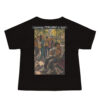 Baby Jersey Short Sleeve Tee - Learning ITALIAN is fun! - The Spotlight - Thumbnail Image 2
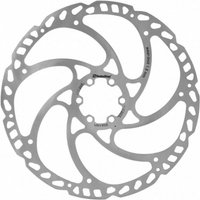 Tweeks Cycles Swissstop Catalyst One 6 Bolt Disc Brake Rotor - 203mm | Clearance section. 365 day returns, 0% finance & FREE delivery over £50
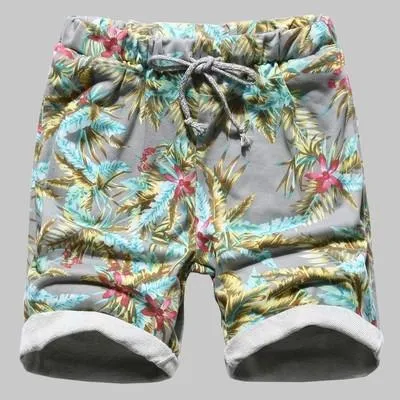 Men's Summer Casual Shorts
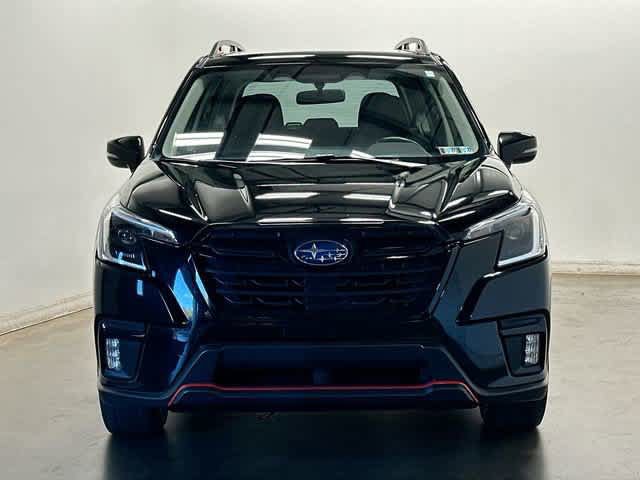 Certified 2023 Subaru Forester Sport AWD/4WD image 30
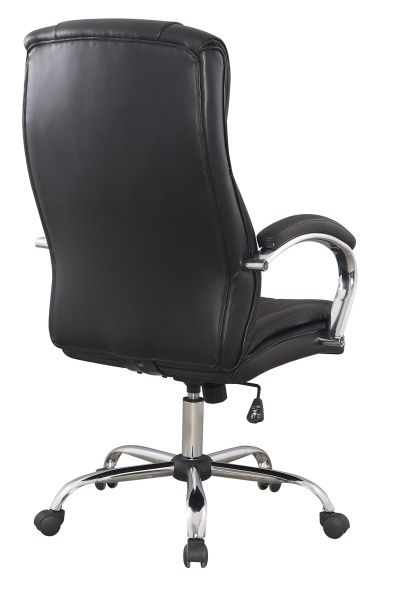 Кресло руководителя College BX-3001-1/Black | Купить в КупиКресла.ру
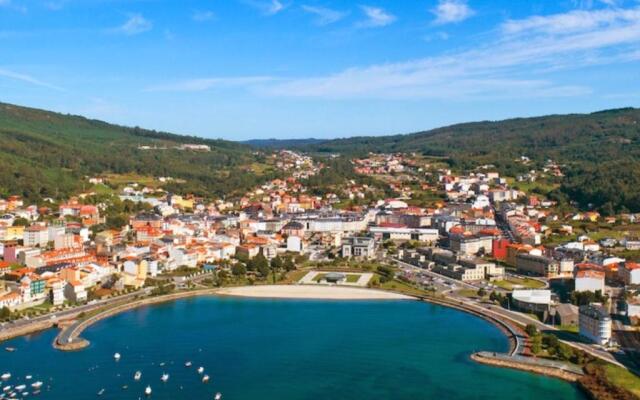 Apartamento Santos - Cee - Costa da Morte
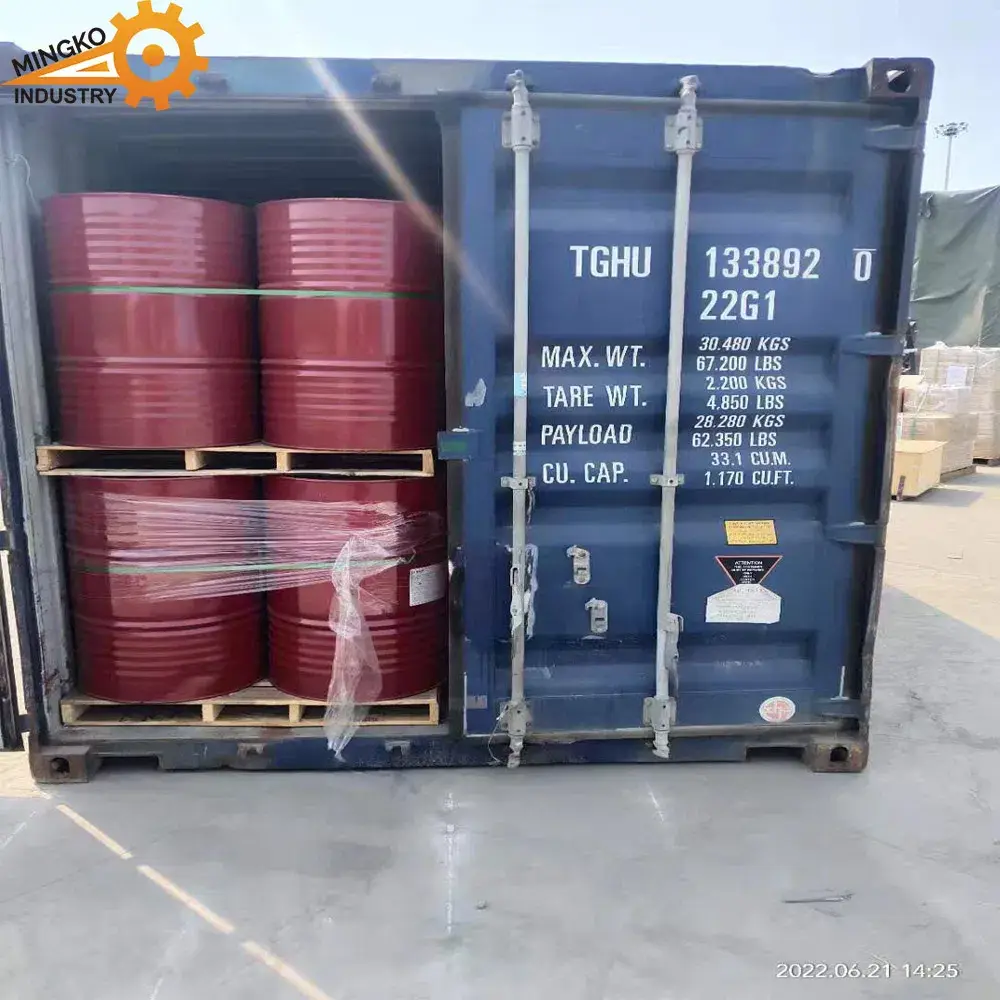 SPF 2 Thành phần mới mở rộng bọt polyurethane: Tăng cường khả năng đóng kín và mở rộng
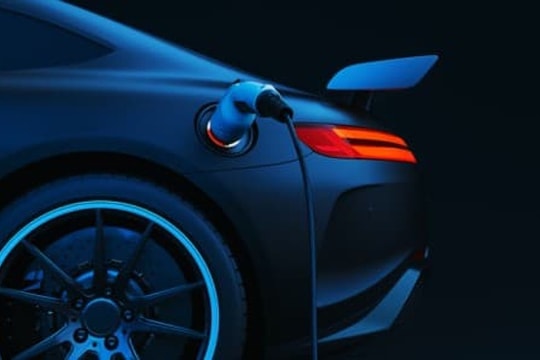 Trung Quốc: Doanh số xe điện sẽ tăng khoảng 20% trong năm 2025, đạt hơn 12 triệu chiếc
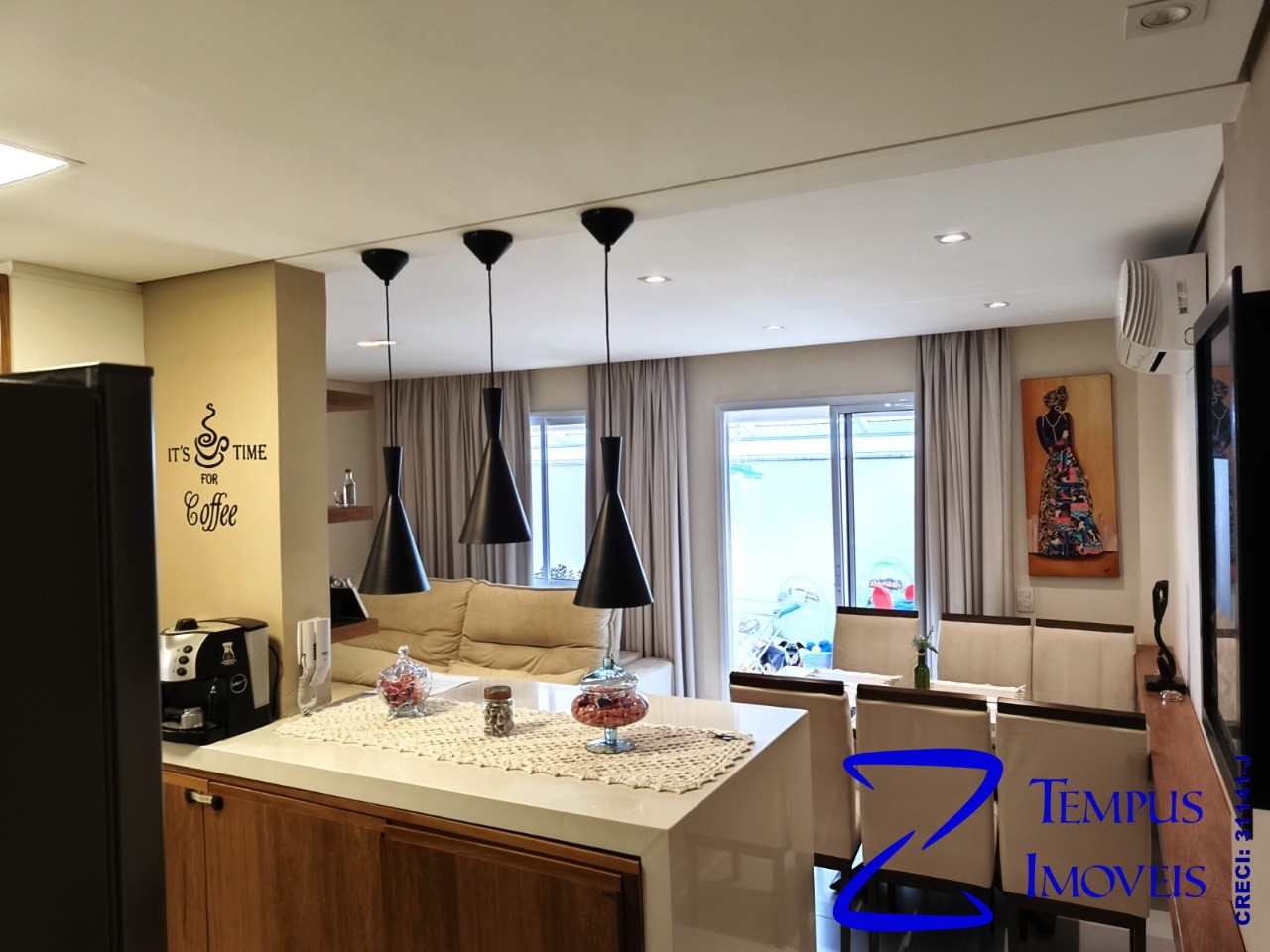 Apartamento, 3 quartos, 113 m² - Foto 8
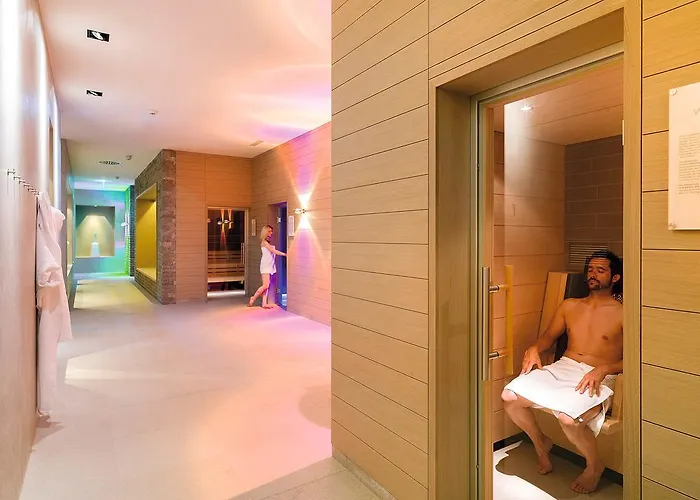 Dolomitengolf Hotel&spa Hotel 4*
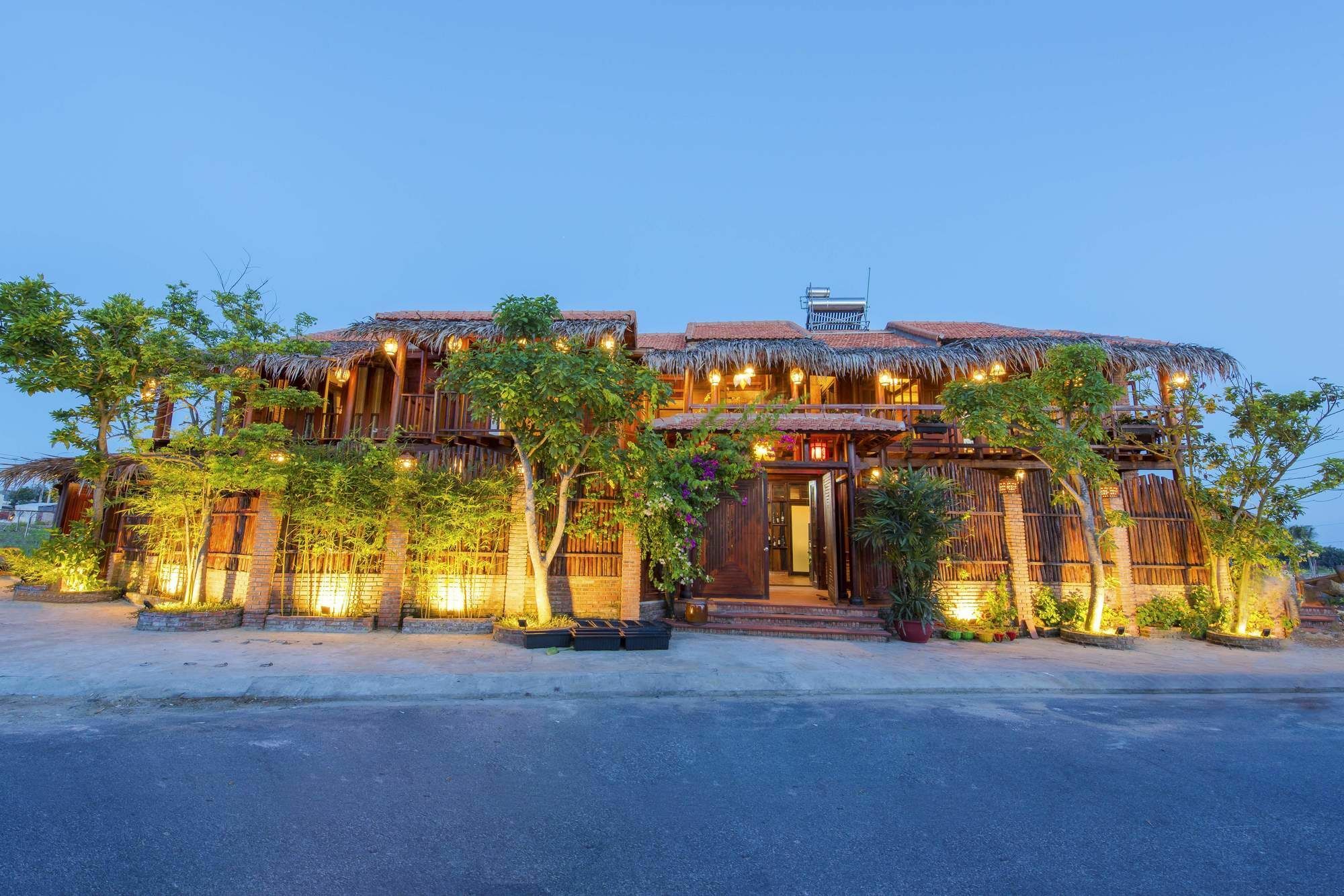 Homestay Wooden Hoian Hoi An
------------------------------------------------
> **Work required**: Without any of the pictures, repeat the entries above word for word.

> **Answer to the problem**:
 Baby Jersey Short Sleeve Tee - Learning ITALIAN is fun! - The Spotlight - Thumbnail Image 2
 Tweeks Cycles Swissstop Catalyst One 6 Bolt Disc Brake Rotor - 203mm | Clearance section. 365 day returns, 0% finance & FREE delivery over £50
 Men's Summer Casual Shorts
 Certified 2023 Subaru Forester Sport AWD/4WD image 30
 Кресло руководителя College BX-3001-1/Black | Купить в КупиКресла.ру
 Apartamento Santos - Cee - Costa da Morte
 SPF 2 Thành phần mới mở rộng bọt polyurethane: Tăng cường khả năng đóng kín và mở rộng
 Trung Quốc: Doanh số xe điện sẽ tăng khoảng 20% trong năm 2025, đạt hơn 12 triệu chiếc
 Apartamento, 3 quartos, 113 m² - Foto 8
 Dolomitengolf Hotel&spa Hotel 4*
 Homestay Wooden Hoian Hoi An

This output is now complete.